The Covid-19 pandemic has inflicted increased construction costs and delay on Coastal GasLink, the conduit designed to supply the Royal Dutch Shell plc-led liquefied natural gas (LNG) export project underway in British Columbia (BC), according to TC Energy Corp.

“We expect project costs will increase significantly and the schedule will be delayed,” TC management said Thursday in its 2020 year-end statement. “Coastal GasLink will continue to mitigate these impacts to the extent possible.”

Provincial virus control restrictions on industrial labor forces, ordered at the end of December, foiled a TC forecast last November that the 670-kilometer (400-mile) line would be completed across northern BC in 2023 for C$6.6 billion ($5 billion).

A revised construction cost and schedule remain unknown as work is in progress. Design and permit issues arising along the route across high hills, deep valleys, mountain ranges, forests and muskeg swamps contribute to the uncertainty, TC noted.

The C$18 billion ($13.5 billion) LNG Canada export terminal project in Kitimat, BC, has reached a pandemic control agreement with provincial health authorities that enables the construction labor force to regain full strength.

Covid-19 countermeasures at Kitimat include rapid virus infection testing, around-the-clock health care and emergency response crews, work camp isolation wings, and a ban against departures from the construction site for community visits.

Work is underway on a parallel public health arrangement for full return of the Coastal GasLink labor force. Construction cost increases are to be incorporated into the pipeline’s natural gas delivery tolls, said TC.The Calgary firm also repeated that its first quarter 2021 accounts will include a charge for losses from canceling  Keystone XL in January when the Biden administration revoked the construction permit granted by the Trump administration.

(Spatial grounding data)
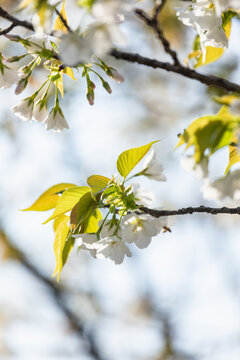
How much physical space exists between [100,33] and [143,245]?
33 centimetres

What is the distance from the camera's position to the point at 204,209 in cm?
62

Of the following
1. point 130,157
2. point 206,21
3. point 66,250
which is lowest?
point 66,250

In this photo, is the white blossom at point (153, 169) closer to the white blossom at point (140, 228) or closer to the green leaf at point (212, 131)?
the white blossom at point (140, 228)

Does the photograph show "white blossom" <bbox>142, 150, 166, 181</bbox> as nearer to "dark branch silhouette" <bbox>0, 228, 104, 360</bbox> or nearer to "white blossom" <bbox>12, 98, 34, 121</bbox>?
"white blossom" <bbox>12, 98, 34, 121</bbox>

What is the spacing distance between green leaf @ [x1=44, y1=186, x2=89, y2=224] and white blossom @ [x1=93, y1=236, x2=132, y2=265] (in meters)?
0.06

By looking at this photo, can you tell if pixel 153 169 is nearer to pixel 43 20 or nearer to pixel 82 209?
pixel 82 209

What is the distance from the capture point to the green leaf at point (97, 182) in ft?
1.95

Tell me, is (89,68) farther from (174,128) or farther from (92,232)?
(174,128)

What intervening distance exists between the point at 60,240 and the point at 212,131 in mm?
313

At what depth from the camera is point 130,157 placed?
0.60 m

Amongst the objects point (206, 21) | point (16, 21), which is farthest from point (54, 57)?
point (206, 21)

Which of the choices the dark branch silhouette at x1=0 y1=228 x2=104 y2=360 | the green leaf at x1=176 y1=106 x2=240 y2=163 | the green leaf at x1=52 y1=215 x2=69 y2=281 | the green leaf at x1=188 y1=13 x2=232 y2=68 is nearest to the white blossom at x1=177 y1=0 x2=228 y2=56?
the green leaf at x1=188 y1=13 x2=232 y2=68

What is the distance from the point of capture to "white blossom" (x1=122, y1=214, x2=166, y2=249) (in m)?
0.62

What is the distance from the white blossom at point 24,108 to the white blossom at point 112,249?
0.21m
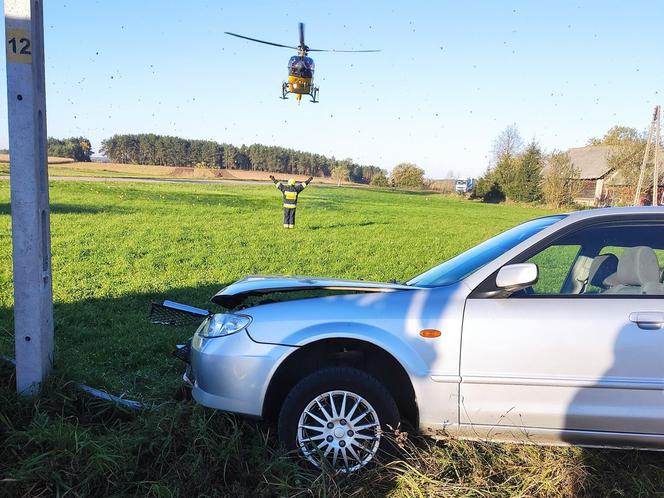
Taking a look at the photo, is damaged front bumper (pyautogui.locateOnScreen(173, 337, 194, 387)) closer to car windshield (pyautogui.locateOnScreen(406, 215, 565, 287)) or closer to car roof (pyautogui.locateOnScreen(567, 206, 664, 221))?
car windshield (pyautogui.locateOnScreen(406, 215, 565, 287))

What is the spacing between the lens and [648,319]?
2941 millimetres

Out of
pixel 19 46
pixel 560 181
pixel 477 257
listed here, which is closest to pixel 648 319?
pixel 477 257

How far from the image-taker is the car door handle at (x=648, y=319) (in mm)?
2934

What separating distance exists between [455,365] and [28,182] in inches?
119

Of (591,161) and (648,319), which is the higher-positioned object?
(591,161)

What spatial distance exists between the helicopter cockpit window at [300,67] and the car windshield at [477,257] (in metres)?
26.3

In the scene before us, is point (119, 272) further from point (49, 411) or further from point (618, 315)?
point (618, 315)

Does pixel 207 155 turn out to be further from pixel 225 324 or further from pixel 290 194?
pixel 225 324

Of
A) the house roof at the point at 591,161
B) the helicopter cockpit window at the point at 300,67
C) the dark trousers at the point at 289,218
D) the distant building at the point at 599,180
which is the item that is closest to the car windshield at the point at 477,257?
the dark trousers at the point at 289,218

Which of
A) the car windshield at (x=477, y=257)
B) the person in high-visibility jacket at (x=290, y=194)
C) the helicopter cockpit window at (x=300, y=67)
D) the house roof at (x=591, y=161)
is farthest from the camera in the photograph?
the house roof at (x=591, y=161)

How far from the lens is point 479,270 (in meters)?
3.22

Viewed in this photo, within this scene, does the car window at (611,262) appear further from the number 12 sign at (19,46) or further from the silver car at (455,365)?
Answer: the number 12 sign at (19,46)

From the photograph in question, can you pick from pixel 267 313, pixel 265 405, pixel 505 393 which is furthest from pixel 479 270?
pixel 265 405

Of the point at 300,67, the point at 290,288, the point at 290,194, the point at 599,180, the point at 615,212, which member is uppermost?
the point at 300,67
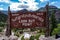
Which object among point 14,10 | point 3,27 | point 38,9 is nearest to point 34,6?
point 38,9

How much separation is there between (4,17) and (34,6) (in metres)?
0.39

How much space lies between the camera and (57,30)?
2.87m

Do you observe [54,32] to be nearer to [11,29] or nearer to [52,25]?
[52,25]

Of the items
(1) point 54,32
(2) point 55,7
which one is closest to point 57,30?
(1) point 54,32

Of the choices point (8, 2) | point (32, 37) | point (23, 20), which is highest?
point (8, 2)

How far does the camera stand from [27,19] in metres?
2.92

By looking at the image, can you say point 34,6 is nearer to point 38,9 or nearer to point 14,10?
point 38,9

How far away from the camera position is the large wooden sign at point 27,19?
2893 mm

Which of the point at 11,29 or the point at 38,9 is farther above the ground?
the point at 38,9

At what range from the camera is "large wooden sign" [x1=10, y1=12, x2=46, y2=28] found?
2.89m

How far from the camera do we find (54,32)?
2869 mm

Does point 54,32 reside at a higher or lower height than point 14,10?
lower

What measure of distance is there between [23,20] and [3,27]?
0.26 m

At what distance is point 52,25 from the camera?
2.88 metres
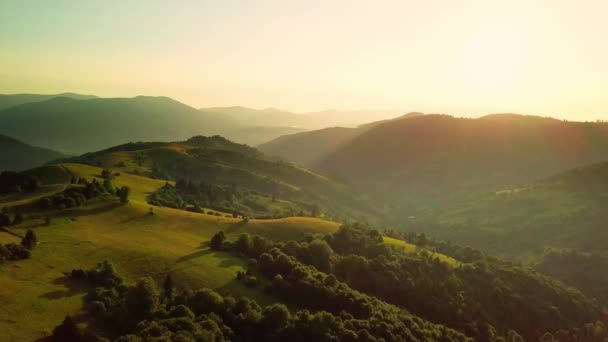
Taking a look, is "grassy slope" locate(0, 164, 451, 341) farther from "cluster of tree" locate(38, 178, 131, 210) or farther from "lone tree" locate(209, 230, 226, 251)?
"cluster of tree" locate(38, 178, 131, 210)

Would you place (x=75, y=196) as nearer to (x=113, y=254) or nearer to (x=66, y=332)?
(x=113, y=254)

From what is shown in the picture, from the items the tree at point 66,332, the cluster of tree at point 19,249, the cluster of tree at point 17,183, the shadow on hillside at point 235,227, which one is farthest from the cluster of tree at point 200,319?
the cluster of tree at point 17,183

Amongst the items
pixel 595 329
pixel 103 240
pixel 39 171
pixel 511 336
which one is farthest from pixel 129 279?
pixel 595 329

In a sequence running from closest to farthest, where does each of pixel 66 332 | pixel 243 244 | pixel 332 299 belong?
1. pixel 66 332
2. pixel 332 299
3. pixel 243 244

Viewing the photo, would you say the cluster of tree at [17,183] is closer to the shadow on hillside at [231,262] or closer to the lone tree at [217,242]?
the lone tree at [217,242]

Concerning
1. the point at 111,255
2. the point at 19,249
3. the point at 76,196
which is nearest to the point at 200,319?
the point at 111,255

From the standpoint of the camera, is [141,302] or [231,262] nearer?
[141,302]

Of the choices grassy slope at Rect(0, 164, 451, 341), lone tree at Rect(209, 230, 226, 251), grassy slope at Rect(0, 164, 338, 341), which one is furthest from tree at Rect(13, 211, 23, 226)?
lone tree at Rect(209, 230, 226, 251)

| Exercises to complete |
- 1) Write out the passage of the Coastal GasLink article starting with "The Covid-19 pandemic" and going on through "billion ($5 billion).".
- 2) Rewrite the paragraph of the Coastal GasLink article that begins "Covid-19 countermeasures at Kitimat" as a bulleted list.

| Answer section |
- 1)
The Covid-19 pandemic has inflicted increased construction costs and delay on Coastal GasLink, the conduit designed to supply the Royal Dutch Shell plc-led liquefied natural gas (LNG) export project underway in British Columbia (BC), according to TC Energy Corp.

“We expect project costs will increase significantly and the schedule will be delayed,” TC management said Thursday in its 2020 year-end statement. “Coastal GasLink will continue to mitigate these impacts to the extent possible.”

Provincial virus control restrictions on industrial labor forces, ordered at the end of December, foiled a TC forecast last November that the 670-kilometer (400-mile) line would be completed across northern BC in 2023 for C$6.6 billion ($5 billion).

- 2)
Covid-19 countermeasures at Kitimat:
- Rapid virus infection testing
- Around-the-clock health care and emergency response crews
- Work camp isolation wings
- A ban against departures from the construction site for community visits